GR L 14851; (August, 1961) (Digest)
G.R. No. L-14851; August 31, 1961
Intestate Estate of Marcelo de Borja. Dr. Crisanto de Borja, administrator, Juan de Borja, et al., oppositors-appellees, vs. Jose de Borja, administrator of the Testate Estate of Josefa Tangco, third party claimant-oppositor-appellant.
FACTS
A final and executory Supreme Court decision in G.R. No. L-6622 ordered Crisanto de Borja to pay a sum of money to certain judgment creditors, the Borja oppositors. To satisfy this judgment, the sheriff levied upon Crisanto’s “rights, interest or participation as prospective heir” in specific real properties forming part of the estate of the deceased Josefa Tangco, which was under judicial settlement (Special Proceedings No. 7866). Jose de Borja, as administrator of Josefa Tangco’s estate, filed a third-party claim with the sheriff, asserting that the levied properties belonged to an estate in custodia legis and were thus exempt from execution. The sheriff, acting on this claim, required the judgment creditors to post an indemnity bond of P2,500,000. The creditors contested this requirement in court.
ISSUE
The core issues were: (1) whether the interest of an heir in a decedent’s estate under judicial administration can be validly levied upon via a writ of execution; and (2) whether the judgment creditors were required to post an indemnity bond due to the administrator’s third-party claim.
RULING
The Supreme Court affirmed the lower court’s order, ruling the levy was proper and no bond was required. On the first issue, the Court held that the interest of an heir in a pending estate settlement is subject to attachment and execution. This is explicitly permitted under Section 14, Rule 39, in relation to Section 7(f), Rule 59 of the Rules of Court, which allows attachment of “the interest of the defendant in property belonging to the estate of a decedent, whether as heir, legatee, etc.” The Court cited Cook v. Escobar, which established that such rights may be attached, subject to the administration of the estate. The administrator retains control and may still sell properties for estate debts, but the heir’s contingent right of inheritance is a leviable interest. The Court also referenced Gotauco & Co. v. Register of Deeds of Tayabas, which held that a right of participation in an estate, even if its exact value is indeterminable before final liquidation, may be attached and sold.

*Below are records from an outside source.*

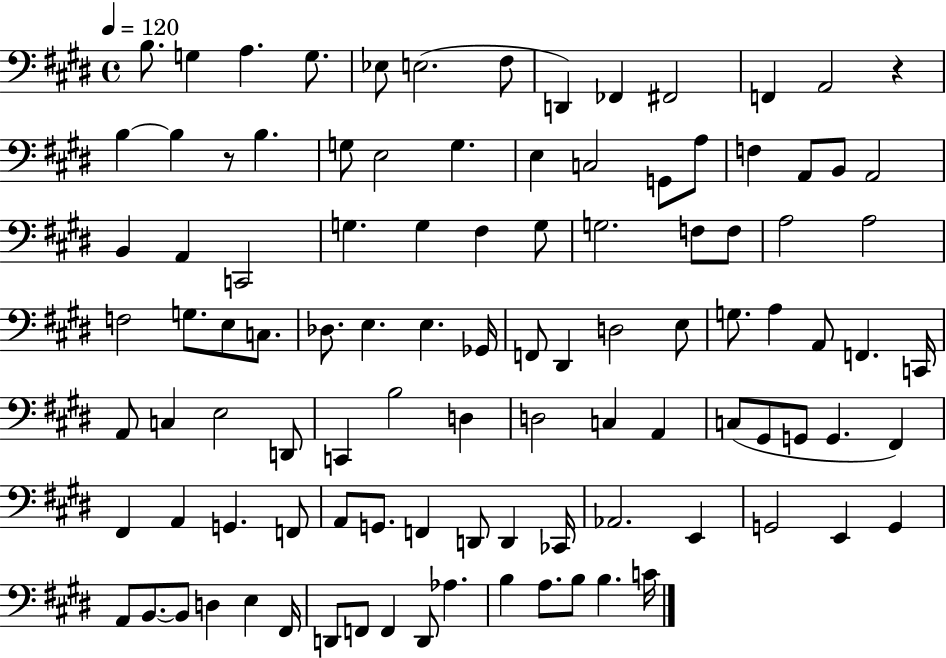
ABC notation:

X:1
T:Untitled
M:4/4
L:1/4
K:E
B,/2 G, A, G,/2 _E,/2 E,2 ^F,/2 D,, _F,, ^F,,2 F,, A,,2 z B, B, z/2 B, G,/2 E,2 G, E, C,2 G,,/2 A,/2 F, A,,/2 B,,/2 A,,2 B,, A,, C,,2 G, G, ^F, G,/2 G,2 F,/2 F,/2 A,2 A,2 F,2 G,/2 E,/2 C,/2 _D,/2 E, E, _G,,/4 F,,/2 ^D,, D,2 E,/2 G,/2 A, A,,/2 F,, C,,/4 A,,/2 C, E,2 D,,/2 C,, B,2 D, D,2 C, A,, C,/2 ^G,,/2 G,,/2 G,, ^F,, ^F,, A,, G,, F,,/2 A,,/2 G,,/2 F,, D,,/2 D,, _C,,/4 _A,,2 E,, G,,2 E,, G,, A,,/2 B,,/2 B,,/2 D, E, ^F,,/4 D,,/2 F,,/2 F,, D,,/2 _A, B, A,/2 B,/2 B, C/4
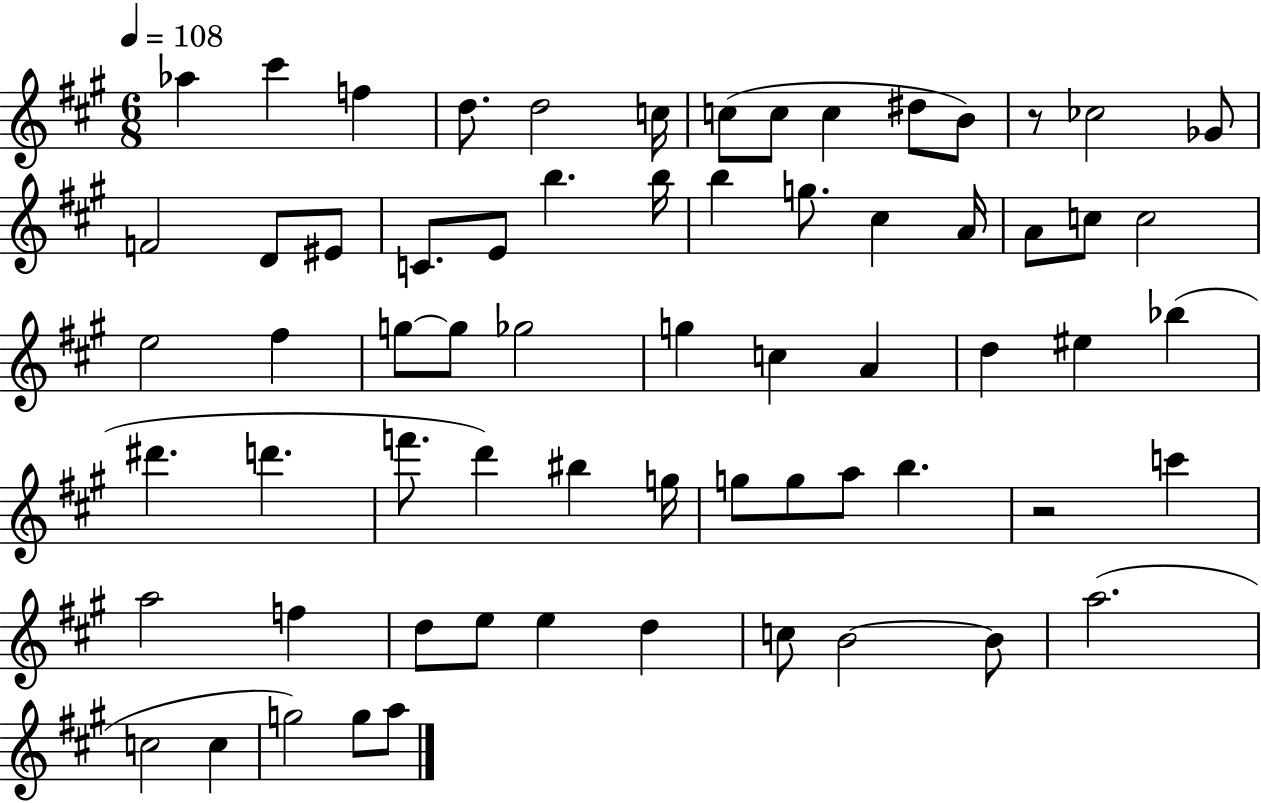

The Court rejected the administrator’s argument that Crisanto’s status as an heir could not be inquired into in this proceeding. It noted the levy specifically described Crisanto as a “prospective heir” of Josefa Tangco and Francisco de Borja, and since it was undisputed he was their son, this description was accurate. On the second issue, the Court ruled the filing of an indemnity bond was unnecessary because the administrator’s opposition did not constitute a genuine third-party claim. There was no conflict between the attached interest (Crisanto’s prospective share) and the estate’s title, as the levy was expressly made subject to the estate administration. The administrator did not dispute Crisanto’s status as an heir but only challenged the levy’s legality, which the Court found to be valid. Therefore, the sheriff exceeded his authority in demanding the bond.